Auditor’s bias is not a myth. Regardless of how much we try to deny it, the reality is that our thoughts and beliefs are strongly influenced by our implicit or unconscious biases. Renowned Canadian author Robertson Davies once defined unconscious bias with a quote: “The eye sees only what the mind is prepared to comprehend.”
Also By This Author
Food businesses around the globe are governed by at least three critical components: people, policies, and processes. Of the three, the one that often gets missed and underestimated is people.
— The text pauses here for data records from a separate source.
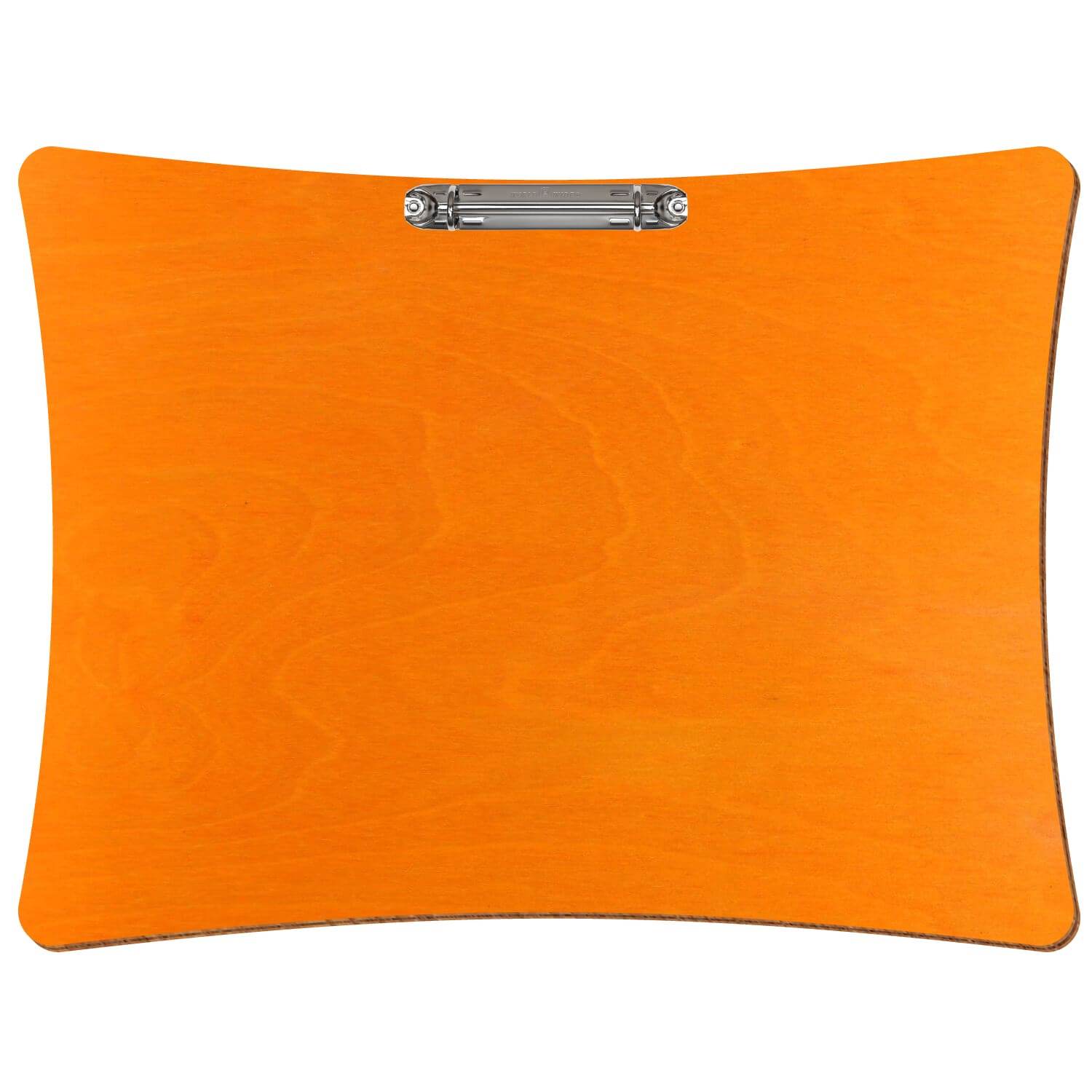 Ringbuchbrett konkav Orange A3 querkant Ringbuchmechanik silber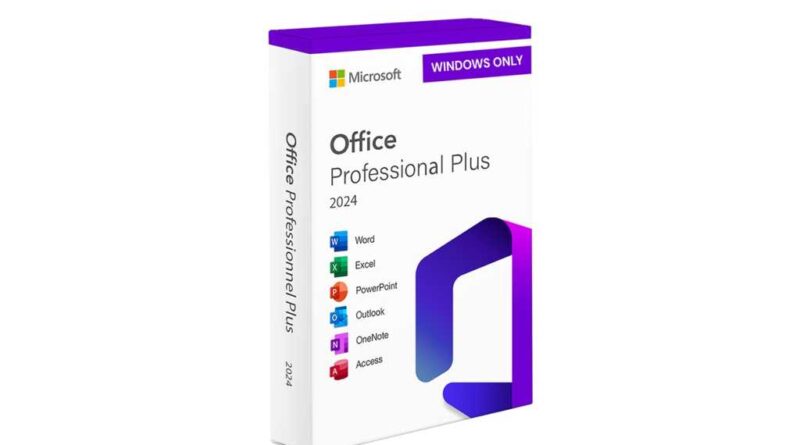 Microsoft Office 2024 Professional Plus for Windows: Lifetime License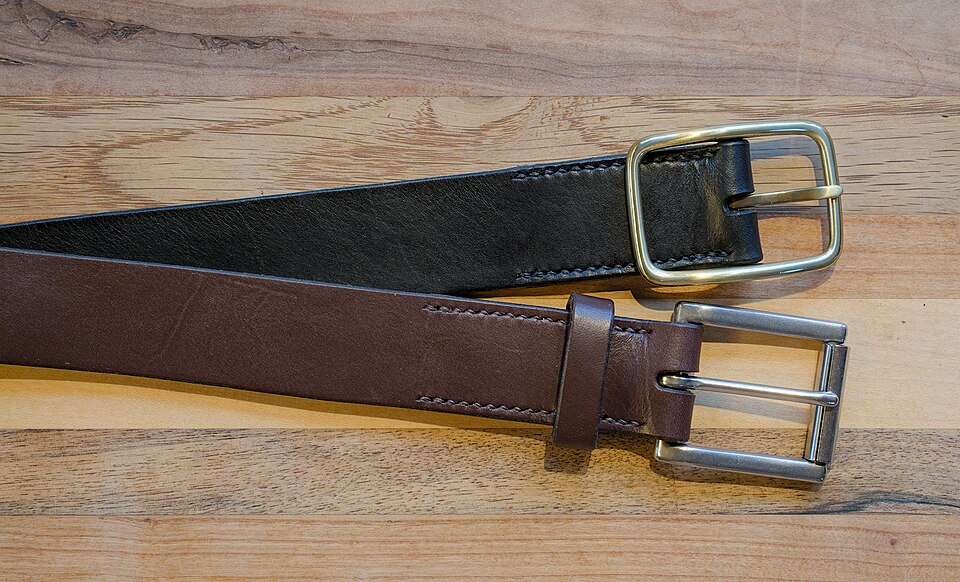 Ceintures en cuir tanné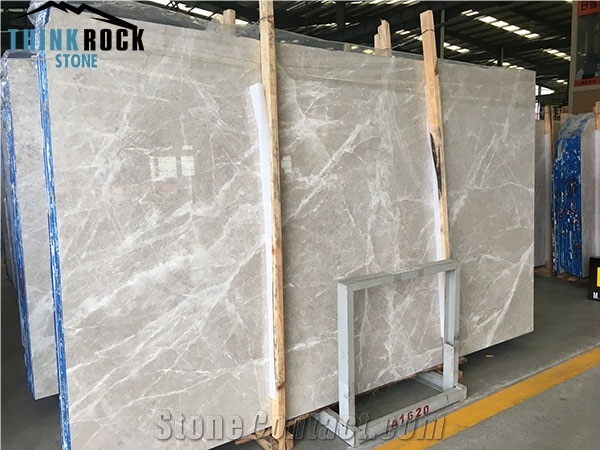 Burdur Grey Polished Marble Tile Slab For Countertop Skirting From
The practices observed from farm to fork (or petri dish to platter) are influenced by people. As we are shaped by our unique experiences, we each bring a different viewpoint to the process. In an industry that is bound by compliance, ethics, and transparency, it is of paramount importance for all parties involved to remain objective. Here are a few ways that unconscious biases may manifest themselves during a food safety audit.
Third–party auditors from private institutions sometimes find themselves in a double bind. On the one hand, they are required to remain impartial and report what is witnessed on the field. On the other hand, they aim to foster a healthy business relationship with their clients. Most third-party auditors, for instance, schedule audits at the convenience of their clients (the suppliers), which does not necessarily result in auditing the business as is. In addition, the Food Safety Modernization Act’s definition of a “qualified auditor” makes it challenging to ensure an alignment between the auditing lens applied, the standards against which the audit was conducted, and an unbiased audit report.
One way to circumvent this would be to empower food establishments to schedule (preferably unannounced) food safety audits of their suppliers. Not only would this approach increase transparency, but it would also promote proactive food safety practices instead of reactive ones.
Regional culture impacts the assessment of food safety risks. Auditors may experience language barriers, a lack of cultural awareness, or a combination of both. The caste system, for example, is still prevalent in regions within the Asian subcontinent, such as India, and it influences lines of production and management. A recent study illustrated the correlation between a farmer’s caste and access to agricultural services in India. The results indicate staggering differences based on caste between farmers’ earnings, land development, and the federal resources available to them.
One way to approach cultural differences is to practice mindfulness. It is unrealistic to absorb everything there is to know about a foreign culture prior to the audit. Where possible, asking the right questions, and ensuring that adequate time is spent on the project not only ensures the auditor views the facility with a wider lens, but also highlights opportunities for improvement. In the pursuit of gathering evidence-based data, it important to understand the “why” before assessing the “how.”
Although it is impossible to be completely void of unconscious bias, keeping it in check would certainly pave the way for more transparent, ethical, and compliant food safety audits.